Thank you for any advice!

Flyntus


----------



## jcallaham (Jan 1, 2009)

uni to uni is for joining lines of similar diameter. An improved albright , a slim beauty, or an alberto knot make nice slim knots for shock leaders.
If you believed that you were going to hook a really nice strong fish and wanted to make certain the connections would not fail the use a bimini twist to no name.that being said with lb test lines you are using crack offs should not be a problem. are the things coming apart because of backlashes? do you have your shock wrapped 5 or 6 times around the reel spool? Is your Knot to the weight okay? Is your leader and main line fresh, or is it old and in need of replacment?

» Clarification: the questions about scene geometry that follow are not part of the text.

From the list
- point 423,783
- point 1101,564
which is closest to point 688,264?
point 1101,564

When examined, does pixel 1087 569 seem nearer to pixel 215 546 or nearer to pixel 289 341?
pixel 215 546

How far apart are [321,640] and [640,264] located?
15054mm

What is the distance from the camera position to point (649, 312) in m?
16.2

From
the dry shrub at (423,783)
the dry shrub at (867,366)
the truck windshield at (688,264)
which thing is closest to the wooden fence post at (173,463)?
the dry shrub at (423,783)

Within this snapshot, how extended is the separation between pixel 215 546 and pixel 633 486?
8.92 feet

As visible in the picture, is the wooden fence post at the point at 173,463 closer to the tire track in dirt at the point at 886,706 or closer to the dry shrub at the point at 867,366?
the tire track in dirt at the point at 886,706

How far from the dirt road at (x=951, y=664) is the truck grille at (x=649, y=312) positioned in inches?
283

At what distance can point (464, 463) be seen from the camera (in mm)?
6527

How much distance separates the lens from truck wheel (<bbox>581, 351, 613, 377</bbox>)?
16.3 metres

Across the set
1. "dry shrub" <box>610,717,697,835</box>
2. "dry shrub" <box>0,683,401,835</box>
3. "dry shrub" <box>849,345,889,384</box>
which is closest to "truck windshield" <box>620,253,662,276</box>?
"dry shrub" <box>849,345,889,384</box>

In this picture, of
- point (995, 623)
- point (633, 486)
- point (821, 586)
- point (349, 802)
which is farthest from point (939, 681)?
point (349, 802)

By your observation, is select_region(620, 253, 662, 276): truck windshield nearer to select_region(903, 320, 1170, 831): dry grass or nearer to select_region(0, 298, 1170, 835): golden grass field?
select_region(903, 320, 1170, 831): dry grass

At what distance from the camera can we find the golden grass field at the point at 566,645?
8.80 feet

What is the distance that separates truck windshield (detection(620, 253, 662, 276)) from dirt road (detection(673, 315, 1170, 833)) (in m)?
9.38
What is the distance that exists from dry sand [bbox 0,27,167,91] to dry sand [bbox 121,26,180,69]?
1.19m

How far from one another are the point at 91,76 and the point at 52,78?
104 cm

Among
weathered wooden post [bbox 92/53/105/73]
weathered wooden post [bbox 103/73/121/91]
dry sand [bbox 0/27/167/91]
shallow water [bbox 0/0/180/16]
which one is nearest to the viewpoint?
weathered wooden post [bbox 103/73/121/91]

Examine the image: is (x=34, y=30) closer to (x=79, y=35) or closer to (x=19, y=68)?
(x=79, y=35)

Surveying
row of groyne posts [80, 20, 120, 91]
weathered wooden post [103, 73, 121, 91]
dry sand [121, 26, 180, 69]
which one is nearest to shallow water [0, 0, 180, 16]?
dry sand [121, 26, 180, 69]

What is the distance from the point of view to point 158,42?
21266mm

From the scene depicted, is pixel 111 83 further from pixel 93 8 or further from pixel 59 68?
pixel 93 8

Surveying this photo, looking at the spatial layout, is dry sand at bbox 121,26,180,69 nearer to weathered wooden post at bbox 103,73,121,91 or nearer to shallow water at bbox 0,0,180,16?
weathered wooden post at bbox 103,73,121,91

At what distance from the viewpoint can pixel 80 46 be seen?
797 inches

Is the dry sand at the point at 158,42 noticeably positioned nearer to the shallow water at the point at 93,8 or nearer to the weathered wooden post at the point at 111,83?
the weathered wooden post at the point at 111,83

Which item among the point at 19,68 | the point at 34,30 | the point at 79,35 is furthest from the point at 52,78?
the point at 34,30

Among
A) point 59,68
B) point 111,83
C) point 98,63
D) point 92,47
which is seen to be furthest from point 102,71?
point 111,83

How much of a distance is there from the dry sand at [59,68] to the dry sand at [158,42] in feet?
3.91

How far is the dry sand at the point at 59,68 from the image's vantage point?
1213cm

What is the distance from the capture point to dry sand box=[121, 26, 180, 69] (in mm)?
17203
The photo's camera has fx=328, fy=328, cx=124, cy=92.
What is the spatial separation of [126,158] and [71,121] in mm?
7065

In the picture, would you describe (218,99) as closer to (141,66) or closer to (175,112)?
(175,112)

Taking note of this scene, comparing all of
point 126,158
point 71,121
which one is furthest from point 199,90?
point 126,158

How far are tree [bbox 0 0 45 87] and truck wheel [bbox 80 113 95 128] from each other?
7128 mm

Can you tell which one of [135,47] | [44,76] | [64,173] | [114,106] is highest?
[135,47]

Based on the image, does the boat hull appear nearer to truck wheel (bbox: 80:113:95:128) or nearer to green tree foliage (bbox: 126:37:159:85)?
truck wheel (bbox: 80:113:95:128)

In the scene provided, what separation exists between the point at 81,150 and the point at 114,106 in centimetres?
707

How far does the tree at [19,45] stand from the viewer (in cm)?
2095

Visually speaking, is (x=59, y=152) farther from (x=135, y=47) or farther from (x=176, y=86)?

All of this stuff can be a factor in crackoffs.


----------



## flyntus (Nov 17, 2010)

Thanks, j. I have never heard of those other knots, besides the Bimini. I will look them up. My knots to the leader and/or weight are very secure. All of my snap-offs/ crack-offs are at the shock leader and main line junction. I will look up the joins you recommended.

Thanks,
Flynt


----------



## Hudak (Sep 10, 2007)

On the casting field we use a very weak knot, a "blob knot". If you are breaking at the knot, I would double check to make sure you have enough wraps of shocker on your spool. I personally use 10-11 wraps on the field, not suggesting that is what is required, that is just what I feel comfortable with. Sufficient number of wraps on the spool and the shock knot should not receive any stress.

Robert


----------



## DonLBI (Jul 13, 2011)

Check out Tommy's response to the thread several below this one= "Top Shot".


----------



## OldBay (May 15, 2003)

Here is the knot I use:


----------



## billr87 (Jan 13, 2008)

old bay. that is the one i saw many years ago. i have seen a video where roger mortimore uses it. if tied properly it is a great knot.it will certainally hold.


----------



## Don B (Jul 28, 2001)

Two minor issues:
1. Make sure your knot is lubricated prior to snugging the knot.
2. Ensure your thumb is pressing down firmly on the shockleader during the cast.


----------



## flyntus (Nov 17, 2010)

Thanks for all of the replies. And thank you, OldBay! That diagram is a snap.....errr, Hopefully knot!!


----------